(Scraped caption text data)
Content starts

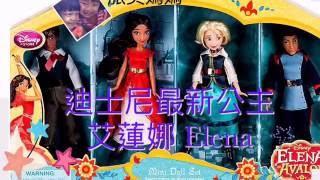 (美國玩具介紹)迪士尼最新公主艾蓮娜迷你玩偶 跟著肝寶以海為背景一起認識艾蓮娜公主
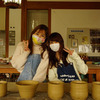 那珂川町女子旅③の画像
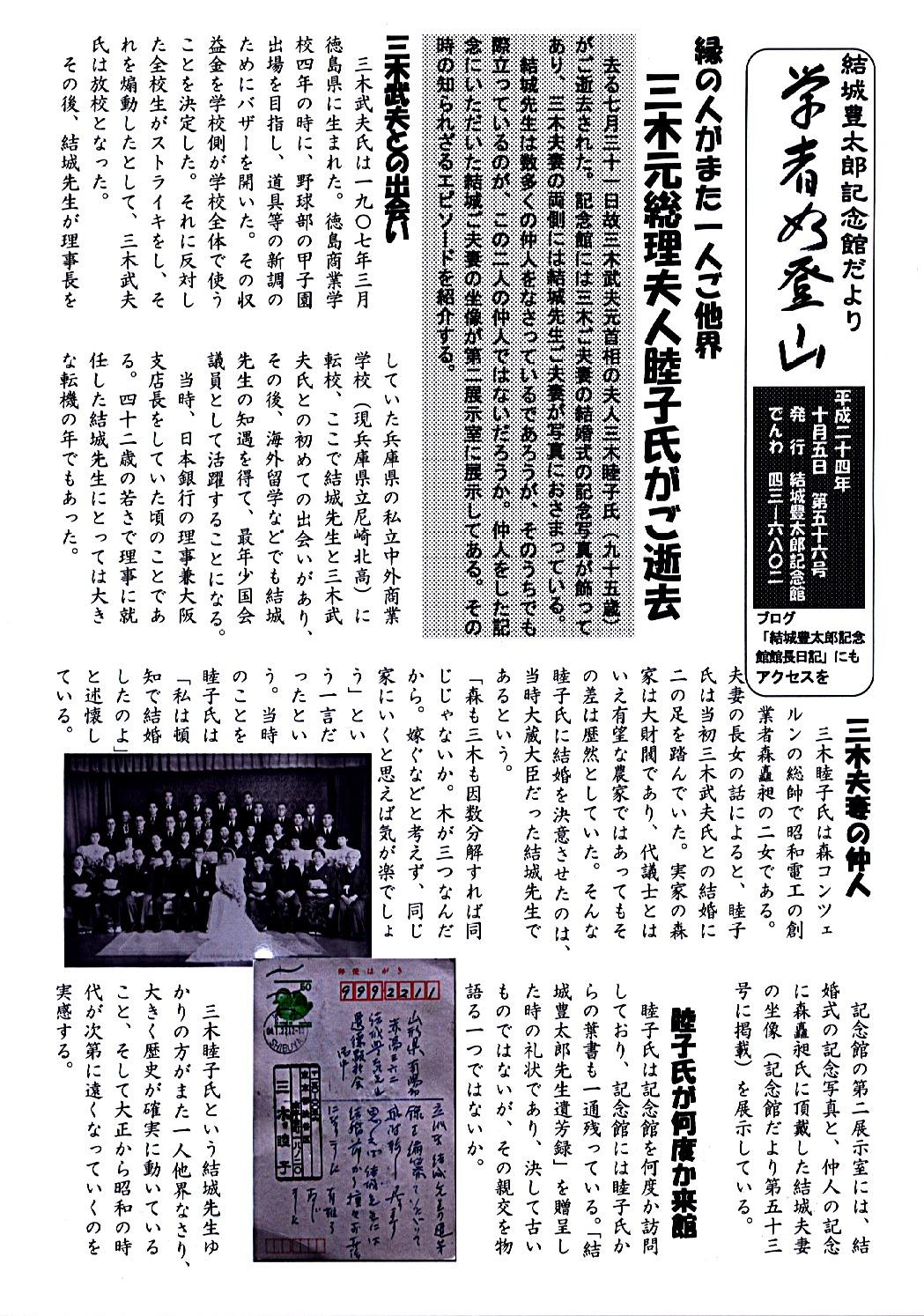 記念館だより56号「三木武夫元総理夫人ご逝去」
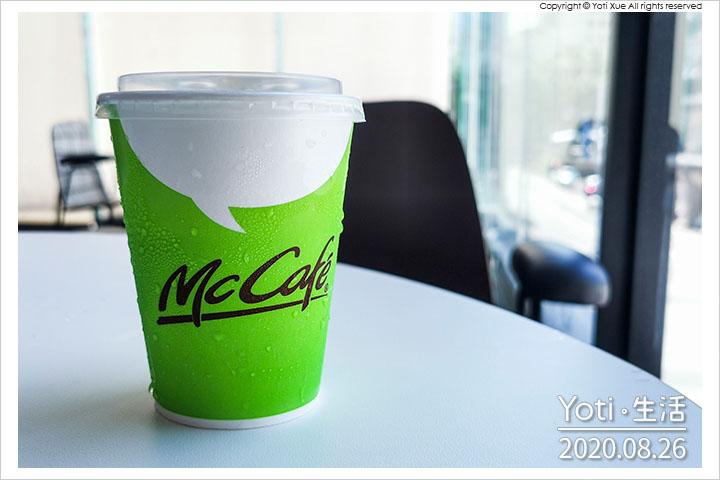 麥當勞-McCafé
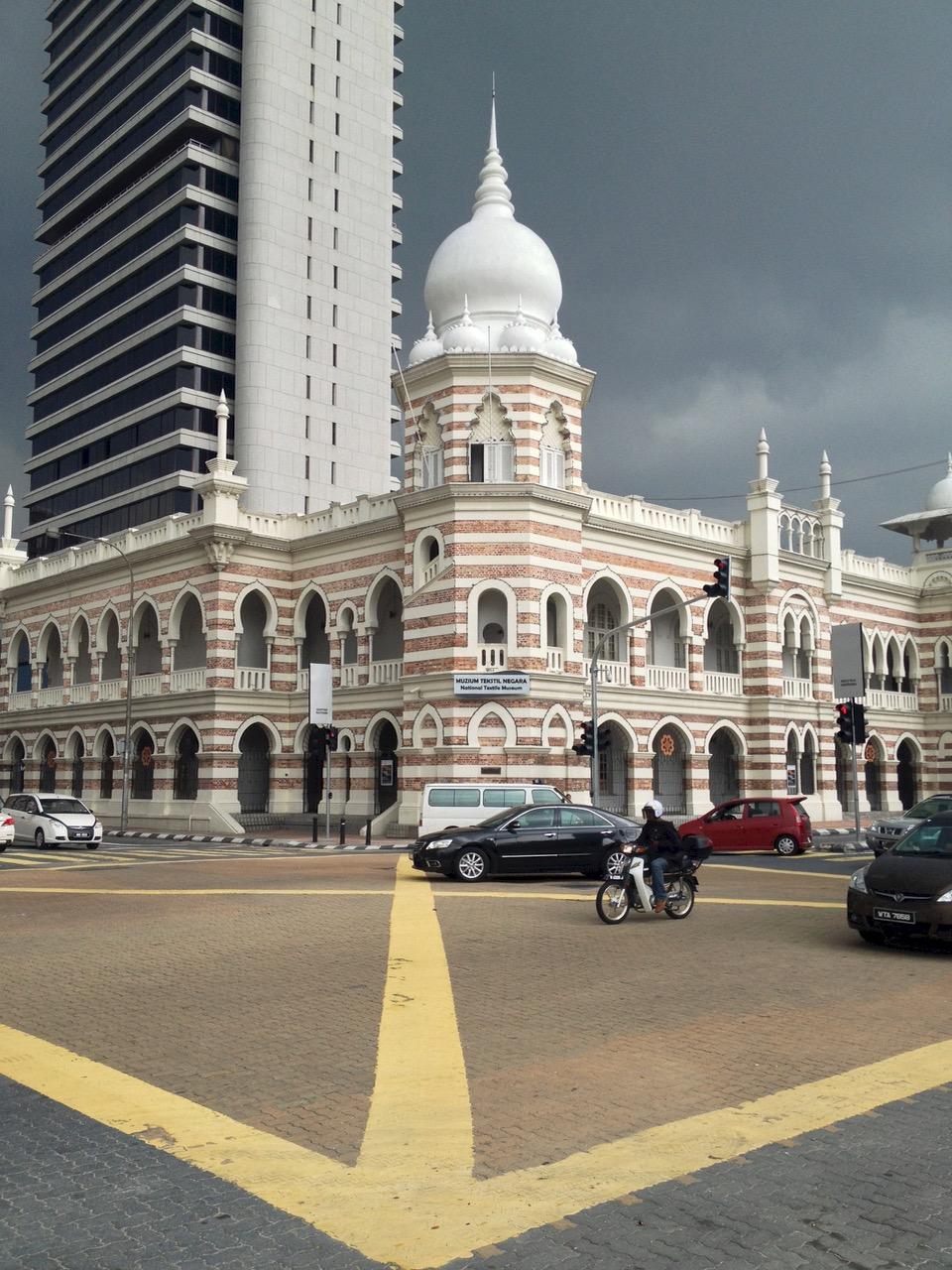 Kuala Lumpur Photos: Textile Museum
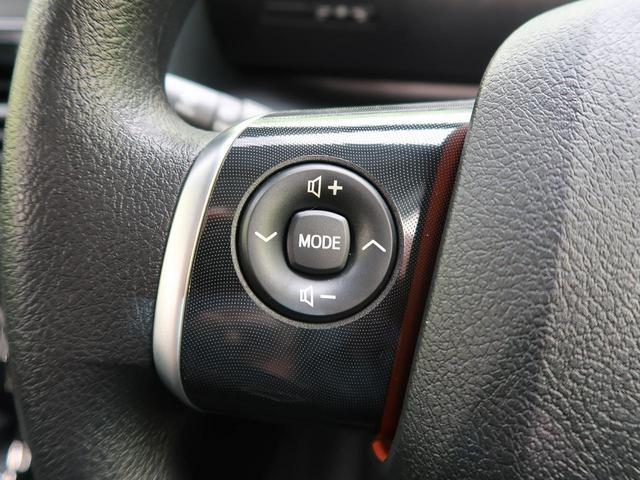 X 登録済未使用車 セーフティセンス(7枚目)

Content ends
Content starts

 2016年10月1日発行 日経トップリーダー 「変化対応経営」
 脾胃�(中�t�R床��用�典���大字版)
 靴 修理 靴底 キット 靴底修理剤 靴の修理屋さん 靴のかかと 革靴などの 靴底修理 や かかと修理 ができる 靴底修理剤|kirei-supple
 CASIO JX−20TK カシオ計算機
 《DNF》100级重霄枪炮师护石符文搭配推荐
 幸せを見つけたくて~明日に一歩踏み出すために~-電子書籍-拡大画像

Content ends

● **YOUR ASSIGNMENT**
Exactly as written above, retype the lines starting at the one holding "(美國玩具介紹)迪士尼最新公" and ending at the one holding "X 登録済未使用車 セーフティセンス(7枚目)", both included, but not the pictures.

● **RESPONSE TO THIS TASK**
 (美國玩具介紹)迪士尼最新公主艾蓮娜迷你玩偶 跟著肝寶以海為背景一起認識艾蓮娜公主
 那珂川町女子旅③の画像
 記念館だより56号「三木武夫元総理夫人ご逝去」
 麥當勞-McCafé
 Kuala Lumpur Photos: Textile Museum
 X 登録済未使用車 セーフティセンス(7枚目)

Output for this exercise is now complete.